The most extreme example of this is Red House CCG, a single practice in Hertfordshire which was among the first wave of pathfinders.


Bureaucracy fears

Meanwhile a new survey reveals many CCGs are concerned by the amount of bureaucracy they face and feel they don’t have enough support. According to the new NHS Alliance survey, CCGs want more involvement at a local level, and it shows that over a third have not been involved in shaping commissioning support that has been put into place.

Julie Wood, director of the NHS Alliance Clinical Commissioning Federation, said there remained a lot more work to be done on shaping the commissioning process.

“We need to ensure that all CCGs are involved locally in shaping the support available to them and, equally important, that they are aware of the choices available and are able to choose according to their specific needs.”

Although 47% of CCGs said they were fully involved in commissioning, 32% said they were not and a further 21% were ‘not sure’.

The survey had 131 respondents and when asked about the style of working with the NHS Commissioning Board and transitional PCT clusters, most CCGs said it was too centralist (44%) and too prescriptive (19%), and only 18% found it about right.

One respondent said: “There are too many meetings focused on structures with no relevance to empowering CCGs or transforming clinical care ... this is not a liberating process - it is painful, slow and bureaucratic.”

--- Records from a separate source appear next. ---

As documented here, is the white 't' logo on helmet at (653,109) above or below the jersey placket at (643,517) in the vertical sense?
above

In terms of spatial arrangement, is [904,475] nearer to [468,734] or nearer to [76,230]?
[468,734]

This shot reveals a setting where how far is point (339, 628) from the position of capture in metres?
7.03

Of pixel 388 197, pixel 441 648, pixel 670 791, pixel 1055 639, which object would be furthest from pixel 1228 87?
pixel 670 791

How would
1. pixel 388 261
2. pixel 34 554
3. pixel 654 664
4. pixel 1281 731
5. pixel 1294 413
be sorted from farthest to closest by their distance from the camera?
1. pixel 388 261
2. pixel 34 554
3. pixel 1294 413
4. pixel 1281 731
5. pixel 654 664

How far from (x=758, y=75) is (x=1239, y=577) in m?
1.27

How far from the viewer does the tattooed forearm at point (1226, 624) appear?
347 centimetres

However, despite the issues raised by the survey 60% of CCGs still said they were confident they would be ready to assume responsibility for commissioning health services from April 2013.

The Department of Health has now released a document detailing the standards CCGs must meet in order to assume power.

The document, Developing Clinical Commissioning Groups - Towards Authorisation lays out the pathway to authorisation, will be granted by the new NHS Commissioning Board. Aspiring CCGs will undertake a risk assessment and be given help to gain the commissioning experience which will enable them to create a track record with local authorities.

The new plans build on the principle that CCGs will only be authorised to take over when they are judged ready, a departure from the original plans for a ‘big bang’ in which CCGs would take control at the same time across England on 1 April 2013.